» EXERCISE TEXT:
# # # # # # #
I’ve always been someone who tries to live a healthy life. I’ve fasted and exercised to the point of pain. But every now and again a dark thought creeps in that says basically, “what’s the point?” Is it really worth suffering now just to add a couple of years to life later? Life is so unpredictable in any case. I might just end up the healthiest body under a bus, or the leanest corpse in the cemetery.
As a society we seem to aspire to living longer, but do we really know why or what we’re wishing for.
Countless studies over the past 10 years have shown that we ARE living longer, but we’re NOT healthier.
Mark McCrindle, an Australian researcher and futurist summed it up nicely,
“Life expectancy is increasing not because we’re making better health choices, such as eating better or exercising more. We’re living longer purely because of medical interventions. Our discipline and lifestyle choices have not matched the medical ability to sustain longer life.”
I wonder if it’s a question of pride. Wellness has been narrowed into the ego’s smallest concerns such as vanity and looking younger, six packs and smooth skin. Even living longer seems a little selfish once we become a drain on resources.
There is also a cynical part of me that wonders if most of the current focus on “wellness” is just a consumer beat up to fund an industry that is making us anxious, obsessive and a little self-focused.
These thoughts have been roaming around my mind for a while now. Then mum died and some pieces of the puzzle came together. In short, I realised that wellness is a gift, and like any worthwhile gift, it needs to be given away.
# # # # # # #
Data entries:
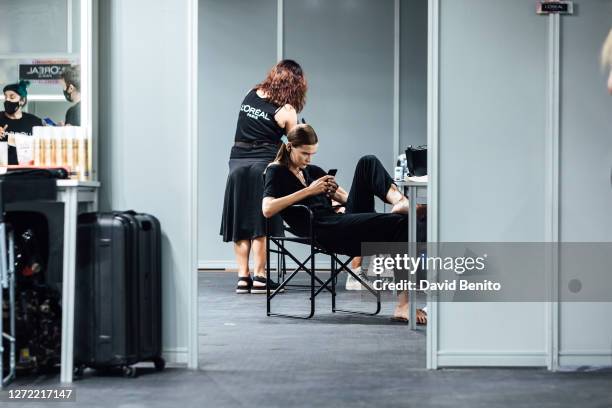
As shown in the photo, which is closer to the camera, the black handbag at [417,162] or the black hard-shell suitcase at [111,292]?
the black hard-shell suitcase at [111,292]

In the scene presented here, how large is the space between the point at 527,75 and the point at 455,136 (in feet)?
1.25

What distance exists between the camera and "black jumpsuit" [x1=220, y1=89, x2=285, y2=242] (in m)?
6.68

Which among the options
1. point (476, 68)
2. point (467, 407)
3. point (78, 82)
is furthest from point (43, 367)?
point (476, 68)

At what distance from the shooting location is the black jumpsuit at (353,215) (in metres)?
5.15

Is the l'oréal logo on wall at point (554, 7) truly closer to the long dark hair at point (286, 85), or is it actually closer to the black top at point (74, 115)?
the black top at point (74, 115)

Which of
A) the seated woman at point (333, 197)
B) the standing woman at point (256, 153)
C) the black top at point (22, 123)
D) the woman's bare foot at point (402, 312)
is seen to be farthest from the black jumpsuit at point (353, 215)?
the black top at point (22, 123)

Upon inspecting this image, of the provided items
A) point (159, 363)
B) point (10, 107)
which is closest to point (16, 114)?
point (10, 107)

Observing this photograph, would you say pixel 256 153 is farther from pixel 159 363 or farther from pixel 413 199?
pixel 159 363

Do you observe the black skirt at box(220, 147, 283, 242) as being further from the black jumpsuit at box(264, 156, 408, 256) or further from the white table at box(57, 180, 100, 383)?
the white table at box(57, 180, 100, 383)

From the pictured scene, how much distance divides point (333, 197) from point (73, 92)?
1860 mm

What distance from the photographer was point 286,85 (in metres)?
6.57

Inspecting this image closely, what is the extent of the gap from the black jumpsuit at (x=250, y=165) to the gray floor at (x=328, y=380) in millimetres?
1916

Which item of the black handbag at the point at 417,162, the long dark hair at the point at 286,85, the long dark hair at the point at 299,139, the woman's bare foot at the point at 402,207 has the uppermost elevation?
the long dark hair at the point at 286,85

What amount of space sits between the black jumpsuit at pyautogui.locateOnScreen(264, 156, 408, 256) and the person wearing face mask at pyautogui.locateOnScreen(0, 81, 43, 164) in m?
# # # # # # #
» WORK TO COMPLETE:
1/ Write out the part of the wellness essay between "Mark McCrindle, an" and "drain on resources.", inclusive.
2/ Answer these questions using the wellness essay:
(a) According to Mark McCrindle, why are we living longer?
(b) What have countless studies over the past 10 years shown?
(c) What event made some pieces of the puzzle come together for the writer?
3/ Continue the wellness essay from the point where it stops.
The records were drawn from a separate source.

» ANSWERS BY ITEM NUMBER:
1/
Mark McCrindle, an Australian researcher and futurist summed it up nicely,
“Life expectancy is increasing not because we’re making better health choices, such as eating better or exercising more. We’re living longer purely because of medical interventions. Our discipline and lifestyle choices have not matched the medical ability to sustain longer life.”
I wonder if it’s a question of pride. Wellness has been narrowed into the ego’s smallest concerns such as vanity and looking younger, six packs and smooth skin. Even living longer seems a little selfish once we become a drain on resources.

2/
(a) Purely because of medical interventions.
(b) That we are living longer, but we are not healthier.
(c) The death of the writer's mum.

3/
Mum was an organ donor. I’d never thought much about this process until I went through it with Mum. It definitely changed the farewell experience, adding time and additional decisions to an already traumatic time. But it’s what Mum wanted, so of course we did it willingly.
Mum was too old for her heart to be donated but her liver and kidneys (and eyes) were so healthy that they immediately found recipients. Now here is the amazing thing. The fact that Mum had lived a healthy life actually made her a better organ donor.
Mum was an incredibly generous and giving person throughout her life, probably the most generous person I’ve ever known. And she was just as generous in death and beyond death. This is the very definition of legacy. Her wellness is still giving and for all we know may have saved lives. And who knows what those people will do in the world. Mum’s wellness was a gift that will keep giving beyond our knowledge.
Here’s what I decided to do as a result of Mum’s example.
1. Become an organ donor myself. Why not? My body and organs are no use to me once I’m gone.
2. Stay healthy in a balanced sort of way, not to live longer but to make sure I have energy to live a meaningful life now AND to make sure my organs can one day be useful to others.
3. Stop buying into wellness fads. The latest super food is no doubt amazing, but the quantity I would need to consume to make a difference to my health is likely astronomical. Not to mention the social and environmental impact of taking control of resources out of the hands of local people in developing countries. (Imagine that Bolivians who provide so much of our desire for quinoa can no longer afford to eat the grain that has been a staple in their diet for generations. And most of us couldn’t pronounce quinoa a few years ago.)
Eating a moderate, balanced diet of regular foods that are local to me is just fine.
I guess my problem with the current wellness approach is that it’s one dimensional. It’s about my health only, and it’s only about one aspect of my health.
True health is common sense. As Michael Pollan says, “Eat food. Not too much. Mostly plants.” And true health takes into account a whole range of factors, for yourself and others.
Mum taught me so many things about living a meaningful life and this lesson on generous wellness is one of her most enduring legacies. Wellness that is just about me is too small. Putting the WE back into wellness makes all the sense in the world.